■ Textauszug:
+ + + + +

Beitrag von sven23 » Fr 19. Mai 2017, 15:22

closs hat geschrieben:
sven23 hat geschrieben:Ich habe noch keine wissenschafltiche Begründung gehört.
Aber doch nur deshalb, weil Du "Wissenschaft" so definierst, dass nur "Deines" übrigbleibt - das sind Tricks, die nur intern ankommen.
Nein, das kommt daher, weil man nun mal Wissenschaft von Glaubensdogmatik trennen muss. Beide haben keine Schnittmengen.

closs hat geschrieben:
sven23 hat geschrieben:Das tut doch niemand. Z. B. wird "Ihr werdet mit den Städten Israels nicht zu Ende kommen...." oder "Ich bin gesandt zu den verlorenen Schafen des Hauses Israels gesandt...." ganz klar Jesus zugeordnet.
Auch dazu wurde schon vieles gesagt - was aber in Deinem hermeneutischen Ansatz keinen Platz hat. - Das macht solange nichts, solange man die eigene Hermeneutik nicht exklusiv setzt - aber genau das tust Du.
Unsinn, in der historischen Forschung hat nun mal nur wissenschaftliche Methodik was zu suchen. Glaubensdogmatiker müssen draußen bleiben.

closs hat geschrieben:
sven23 hat geschrieben:Gehandelt, bzw. geschrieben hat er jedenfalls in der Tradition frommer Schummeleien.
Auch das ist eine ausschließlich eigen-hermeneutische Interpretation.
Nee, das ist in der historischen Forschung Allgemeingut. Allen Schreibern ging es nie um die historische Wahrheit. Das Schlimme ist, dass die Kirche die unhistorischen Glaubenspropagandaschriften nachträglich - nachdem sie sie fleißig in ihrem Sinne mit verändert hatte- zu sog. Heiligen Schriften, also Gottes Wort, erklärt hat. Zusätzliches wurde alles in ein unsägliches Dogmenkorsett gezwungen und durfte fortan bei Lebensgefahr nicht angezweifelt werden. Der eigentliche Sündenfall der Kirche, der durchaus Parallelen zum Sündenfall im Islam hat.




closs hat geschrieben:
sven23 hat geschrieben:Die wesentlichen Unterschiede wurden schon von Strauß herausgearbeitet und haben Bestand bis in die heutige Forschung.

+ + + + +

(Datensätze)
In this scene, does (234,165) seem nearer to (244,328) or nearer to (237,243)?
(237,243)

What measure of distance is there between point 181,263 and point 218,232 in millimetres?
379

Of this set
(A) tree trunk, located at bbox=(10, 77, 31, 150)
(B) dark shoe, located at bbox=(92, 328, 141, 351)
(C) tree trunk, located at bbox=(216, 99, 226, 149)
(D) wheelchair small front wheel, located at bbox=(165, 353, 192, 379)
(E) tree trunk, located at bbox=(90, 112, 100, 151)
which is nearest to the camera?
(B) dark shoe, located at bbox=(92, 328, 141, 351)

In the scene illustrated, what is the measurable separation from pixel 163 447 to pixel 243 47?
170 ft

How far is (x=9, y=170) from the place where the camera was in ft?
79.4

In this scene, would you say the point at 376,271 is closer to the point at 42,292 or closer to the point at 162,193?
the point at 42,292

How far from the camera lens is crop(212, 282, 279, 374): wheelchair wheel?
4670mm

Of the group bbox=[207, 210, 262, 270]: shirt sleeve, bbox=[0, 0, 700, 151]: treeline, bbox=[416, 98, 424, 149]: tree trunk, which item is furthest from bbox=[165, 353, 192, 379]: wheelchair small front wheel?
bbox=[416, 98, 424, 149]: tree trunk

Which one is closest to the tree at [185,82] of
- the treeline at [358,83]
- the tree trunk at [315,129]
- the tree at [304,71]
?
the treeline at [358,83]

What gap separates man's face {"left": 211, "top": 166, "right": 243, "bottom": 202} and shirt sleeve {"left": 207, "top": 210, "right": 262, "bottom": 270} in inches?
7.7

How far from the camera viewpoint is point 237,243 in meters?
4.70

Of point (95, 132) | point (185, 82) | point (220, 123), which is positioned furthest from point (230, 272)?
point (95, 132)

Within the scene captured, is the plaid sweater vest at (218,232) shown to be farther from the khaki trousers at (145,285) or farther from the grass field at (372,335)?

+ + + + +

■ Aufgabenstellung:
a: Gib die Datenzeilen ab der Zeile mit „How far from the camera viewpoint“ bis einschließlich der letzten Datenzeile wortgetreu wieder.
b: Schreib den Forumsbeitrag über Wissenschaft und Glaubensdogmatik in der historischen Forschung weiter, beginnend nach seinem letzten Satz.

■ Lösungen je Aufgabe:
a:
How far from the camera viewpoint is point 237,243 in meters?
4.70

Of point (95, 132) | point (185, 82) | point (220, 123), which is positioned furthest from point (230, 272)?
point (95, 132)

Within the scene captured, is the plaid sweater vest at (218,232) shown to be farther from the khaki trousers at (145,285) or farther from the grass field at (372,335)?

b:
NAtürlich gibt es Unterschiede - theologisch ist die Frage eine ganz andere: Ist Paulus authentisch zu Jesus?
Nur sehr periphär. Das meiste am Christentum ist paulinische Eigenkreation.

closs hat geschrieben:
sven23 hat geschrieben:Pauli Nahherwartung ist doch bereits Umdeutung der Naherwartung auf Jesus selbst.
Warum so kompliziert? - Paulus hat den Naherwartungs-Volksglauben zeitweise übernommen und erst später gemerkt, dass er damit NICHT auf der Linie von Jesus ist.
Es ist nicht kompliziert, sondern von der Forschung sauber aufgearbeitet worden.
Jesus glaubte in jüdischer Tradition an die (seiner Meinung nach) unmittelbar bevorstehende Gottesherrschaft auf Erden.
Als diese nach seinem Tod ausblieb, deutete man die Naherwartung auf Jesus selbst um. Der Verkünder wurde zum Verkündeten.
Als auch diese ausblieb, erfand Paulus die Idee der Parusieverzögerung.
Man verschob also ständig die Torpfosten, ein Prozess, der bis heute anhält, wenn man sich die theologischen Ausreden (Stetserwartung usw) ansieht.


closs hat geschrieben:
sven23 hat geschrieben:Finde ich nicht gut, wie du die Offenbarung des Propheten Joseph Smith abqualifizierst.
:?: - Kenne ich nicht.
Muss man nicht kennen, aber im Rahmen der Allgemeinbildung sollte man schon mal was von ihm gehört haben. :roll:

closs hat geschrieben:
sven23 hat geschrieben:Davon abgesehen. Die biblischen Texte wurden weder von Augen- noch von Ohrenzeugen geschrieben.
Ja und? - Irgendwoher haben sie es gehört - da gibt es doch Quellen dazu.
Genau, irgendwoher.
Und wie das mit der stillen Post in Echtzeit funktioniert, wissen wir auch. Zwischen den Evangelien und dem Tod Jesus liegen Jahrzente der Legendenbildung. Lange Zeit fragte man sich in der Forschung, ob man überhaupt noch was Historisches aus den Texten ziehen konnte.

closs hat geschrieben:
sven23 hat geschrieben:Aber als Ganzes: Never.
Falsch - nach Hoyingen-Hüne wäre Theologie "Wissenschaft".
Das entscheidet nicht ein Hoyingen-Hüne. Theologie ist nur in Teilbereichen wissenschaftlich und aus diesem Bereich kommt der Gegenwind für die Glaubensdogmatiker.

closs hat geschrieben:
sven23 hat geschrieben:Wenn du in eine Radarkontrolle gerätst, dann ist das Ergebnis (Knöllchen) unmittelbare Folge der (Mess)-Methode.
Was hat das mit HKM und Theologie zu tun? - Zur Erinnerung: Wir sprechen gerade NICHT von Wissenschaften, die experimentell überprüfen können.
Der Vergleich zielt darauf ab, dass Ergebnisse nicht Schuld einer Methodik sind, sondern die Methodik lediglich die Ergebnisse aufzeigt.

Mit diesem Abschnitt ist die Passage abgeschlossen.